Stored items
+ + + + + + +

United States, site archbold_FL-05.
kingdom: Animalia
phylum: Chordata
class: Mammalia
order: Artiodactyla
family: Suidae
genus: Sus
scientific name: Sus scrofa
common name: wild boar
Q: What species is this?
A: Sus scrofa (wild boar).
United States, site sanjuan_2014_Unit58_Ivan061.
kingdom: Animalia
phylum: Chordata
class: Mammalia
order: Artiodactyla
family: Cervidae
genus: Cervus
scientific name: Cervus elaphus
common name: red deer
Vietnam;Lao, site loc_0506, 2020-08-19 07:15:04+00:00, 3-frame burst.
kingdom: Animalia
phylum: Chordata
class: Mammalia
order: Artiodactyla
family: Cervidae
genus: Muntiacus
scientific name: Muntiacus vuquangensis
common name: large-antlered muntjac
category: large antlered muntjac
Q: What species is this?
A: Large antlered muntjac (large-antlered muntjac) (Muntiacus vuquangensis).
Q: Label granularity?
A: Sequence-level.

+ + + + + + +

Exercise goal: The records shown above are to be retyped exactly, with none omitted.

Answer to this problem:
United States, site archbold_FL-05.
kingdom: Animalia
phylum: Chordata
class: Mammalia
order: Artiodactyla
family: Suidae
genus: Sus
scientific name: Sus scrofa
common name: wild boar
Q: What species is this?
A: Sus scrofa (wild boar).
United States, site sanjuan_2014_Unit58_Ivan061.
kingdom: Animalia
phylum: Chordata
class: Mammalia
order: Artiodactyla
family: Cervidae
genus: Cervus
scientific name: Cervus elaphus
common name: red deer
Vietnam;Lao, site loc_0506, 2020-08-19 07:15:04+00:00, 3-frame burst.
kingdom: Animalia
phylum: Chordata
class: Mammalia
order: Artiodactyla
family: Cervidae
genus: Muntiacus
scientific name: Muntiacus vuquangensis
common name: large-antlered muntjac
category: large antlered muntjac
Q: What species is this?
A: Large antlered muntjac (large-antlered muntjac) (Muntiacus vuquangensis).
Q: Label granularity?
A: Sequence-level.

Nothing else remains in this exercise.